The six experiments reported by Winckel had very favorable results, especially with regard to the slight decrease in the children’s weight. The very artificially constructed apparatus requires almost uninterrupted supervision day and night, and is therefore hardly suitable for more general use. In addition, the pollution of the water, the cumbersome storage and removal, and the forced position of the child seem to us to be serious inconveniences. In any case, a lot of experience with the device still has to be made before a decision can be made about its usefulness. In cases where more emphasis is placed on the water than on the heat, it is more convenient, and probably with equal success, in my opinion, besides the use of the warming tub,

Finally I mention a communication from Clementovsky [4], chief physician of the Imperial Foundling Hospital in Moscow.

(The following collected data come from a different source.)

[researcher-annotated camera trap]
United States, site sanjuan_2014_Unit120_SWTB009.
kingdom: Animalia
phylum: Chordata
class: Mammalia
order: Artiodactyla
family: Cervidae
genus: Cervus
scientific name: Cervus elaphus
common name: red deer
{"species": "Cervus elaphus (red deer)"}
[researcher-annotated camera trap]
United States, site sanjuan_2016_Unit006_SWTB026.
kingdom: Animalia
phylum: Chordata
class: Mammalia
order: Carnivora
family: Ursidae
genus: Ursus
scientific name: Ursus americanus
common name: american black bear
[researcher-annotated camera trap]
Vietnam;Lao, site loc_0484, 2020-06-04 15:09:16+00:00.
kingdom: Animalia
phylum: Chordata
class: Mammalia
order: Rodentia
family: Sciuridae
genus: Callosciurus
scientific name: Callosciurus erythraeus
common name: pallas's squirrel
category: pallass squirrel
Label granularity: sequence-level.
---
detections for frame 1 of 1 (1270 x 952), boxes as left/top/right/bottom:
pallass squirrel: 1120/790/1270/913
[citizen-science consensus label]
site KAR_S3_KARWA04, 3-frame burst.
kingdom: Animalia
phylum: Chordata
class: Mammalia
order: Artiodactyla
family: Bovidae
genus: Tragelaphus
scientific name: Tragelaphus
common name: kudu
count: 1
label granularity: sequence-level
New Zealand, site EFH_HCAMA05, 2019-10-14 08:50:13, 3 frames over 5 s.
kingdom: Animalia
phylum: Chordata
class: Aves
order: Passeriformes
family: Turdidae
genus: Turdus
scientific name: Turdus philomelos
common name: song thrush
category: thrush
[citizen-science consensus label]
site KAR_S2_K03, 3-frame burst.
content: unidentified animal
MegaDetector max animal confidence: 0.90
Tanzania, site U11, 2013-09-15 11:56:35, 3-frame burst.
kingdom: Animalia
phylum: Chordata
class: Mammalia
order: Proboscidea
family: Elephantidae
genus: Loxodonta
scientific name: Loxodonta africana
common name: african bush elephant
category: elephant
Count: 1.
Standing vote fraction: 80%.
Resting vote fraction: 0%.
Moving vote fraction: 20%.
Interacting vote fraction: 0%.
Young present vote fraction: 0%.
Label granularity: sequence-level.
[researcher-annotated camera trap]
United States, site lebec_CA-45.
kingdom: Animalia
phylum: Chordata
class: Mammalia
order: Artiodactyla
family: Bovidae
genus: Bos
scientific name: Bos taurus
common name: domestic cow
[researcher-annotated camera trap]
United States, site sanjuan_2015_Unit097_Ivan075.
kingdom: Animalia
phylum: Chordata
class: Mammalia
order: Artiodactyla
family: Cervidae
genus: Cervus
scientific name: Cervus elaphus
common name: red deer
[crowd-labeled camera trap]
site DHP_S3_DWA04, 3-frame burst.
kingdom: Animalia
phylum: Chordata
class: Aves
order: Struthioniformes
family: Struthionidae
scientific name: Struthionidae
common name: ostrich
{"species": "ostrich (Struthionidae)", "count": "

After emphasizing heat among the external means for strengthening the blood circulation in prematurely born children, especially in those suffering from sclerema, he says: “In the Moscow foundling hospital, metal cradles with double walls are used to warm up children who are not born used, in the interspaces of which warm water is continuously maintained.” However, no further information is given about these cradles.


Footnotes
[1] The measurements were taken by Dr. Â Israel, and the tables of numbers that followed later were also compiled at my instigation from the records of the institution, for which I express my heartfelt thanks to him here.

[2] “De la couveuse pour enfants” by A. Auvard, intern at The Maternité of Paris, in Archives of Tocologie, October 1883, p. 577.

[3] Centralblatt für Gynäkologie, 1882, No. 1-3.

[4] “Die Zellgewebsverhärtung der Neugeborenen,” in Oesterreichischen Jahrbuche für Pädiatrik, 1873, I, S. 30.